Online users voted for their favorite talents in real time using the app and participants won a variety of prizes. The live video platform positioned itself as an inclusive community by unifying users across space, and provided participants with a positive experience they could associate with the brand.

AwesomenessTV’s Interactive Ball Pit at Vidcon 2017

Live.me and AwesomenessTV teamed up during Vidcon 2017 to create an interactive ball pit for attendees. The apparatus included a video camera that captured fans falling backward into the pit and iPads to seamlessly share the branded content across social media.

The ball pit was decorated in clear signage from both brands and fans were also encouraged to take videos of themselves and share it across their personal social media accounts. The two brands worked together to provide consumers with an unusual experience and made sure they left a lasting positive impression.

Subaru’s #itsasubiething Photo Contest

subaru #itsasubiething participation marketing

To boost customer engagement in 2017, Subaru employed the #itsasubiething Instagram photo contest.
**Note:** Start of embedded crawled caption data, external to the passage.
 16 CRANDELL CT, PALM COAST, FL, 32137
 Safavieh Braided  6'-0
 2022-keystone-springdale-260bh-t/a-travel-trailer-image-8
The brand encouraged users to post a photo of their Subaru on Instagram and include the hashtag #itsasubiething.

Subaru then reposted the best photos on its official Instagram account. A large part of participation marketing is encouraging consumers to interact with your brand, which Subaru accomplished using social media.

ALS’s Ice Bucket Challenge

In 2014, to promote awareness surrounding Amyotrophic Lateral Sclerosis and prompt donations the ALS Association announced the “ALS Ice Bucket Challenge.” Social media users recorded themselves pouring a bucket of ice water on either a friends head or their own and called upon viewers to donate to the ALS association.

The challenge quickly went viral and became an annual summer event, demonstrating the association’s adeptness at establishing an evolving relationship with consumers.

Yoplait’s “Save Lids to Save Lives” Campaign

participation marketing yoplait lids

Since 1997, Yoplait has raised over $35 million dollars to fund breast cancer research through its annual “Save Lids to Save Lives” campaign. Each autumn, Yoplait creates pink lids for its yogurt and gives customers the opportunity to mail lids back to the company.

For each pink lid received, Yoplait donates $.10 to the Susan G. Komen Breast Cancer Foundation. Though the campaign has been renamed to “Friends in the Fight”, Yoplait continues to run an event that allows customers to affect change by working with the brand and fosters a lasting relationship.

The Dropbox Podcast Studio At SXSW

Popular file-sharing service Dropbox hosted the Dropbox Podcast Studio at 2016’s SXSW conference in Austin, TX. During SXSW, Dropbox hosted events, panels, workshops, and live recordings of popular podcasts.

The Dropbox Podcast Studio brought people together to learn more about podcasting, connect with their favorite creators, and to interact with the Dropbox brand in the process. Dropbox isn’t in the business of podcasts but is a tool created for anyone who needs a fast, secure, and convenient way to share files with collaborators. In hosting the Dropbox Podcast Studio, Dropbox associated itself with something that attendees were invested in and gave consumers a positive experience that was tied to a larger brand story of sharing and creating.